> What needs to be done
Would you please restate the data exactly as it stands, apart from the pictures?
[[ Data shown open ]]
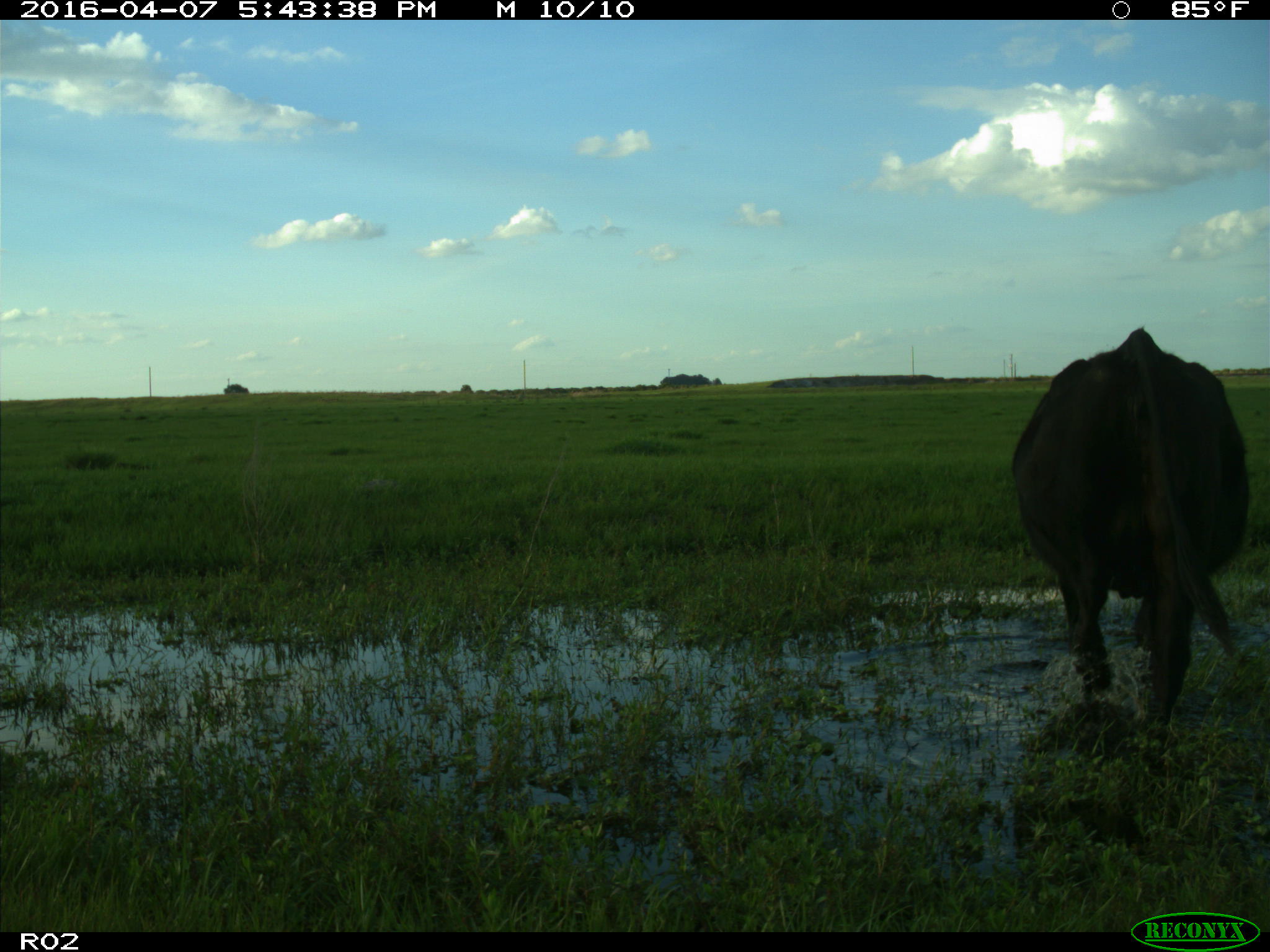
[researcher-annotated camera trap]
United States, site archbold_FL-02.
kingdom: Animalia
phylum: Chordata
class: Mammalia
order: Artiodactyla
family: Bovidae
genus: Bos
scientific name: Bos taurus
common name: domestic cow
Bos taurus (domestic cow).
[[ Data shown closed ]]
> Answer for this exercise
[researcher-annotated camera trap]
United States, site archbold_FL-02.
kingdom: Animalia
phylum: Chordata
class: Mammalia
order: Artiodactyla
family: Bovidae
genus: Bos
scientific name: Bos taurus
common name: domestic cow
Bos taurus (domestic cow).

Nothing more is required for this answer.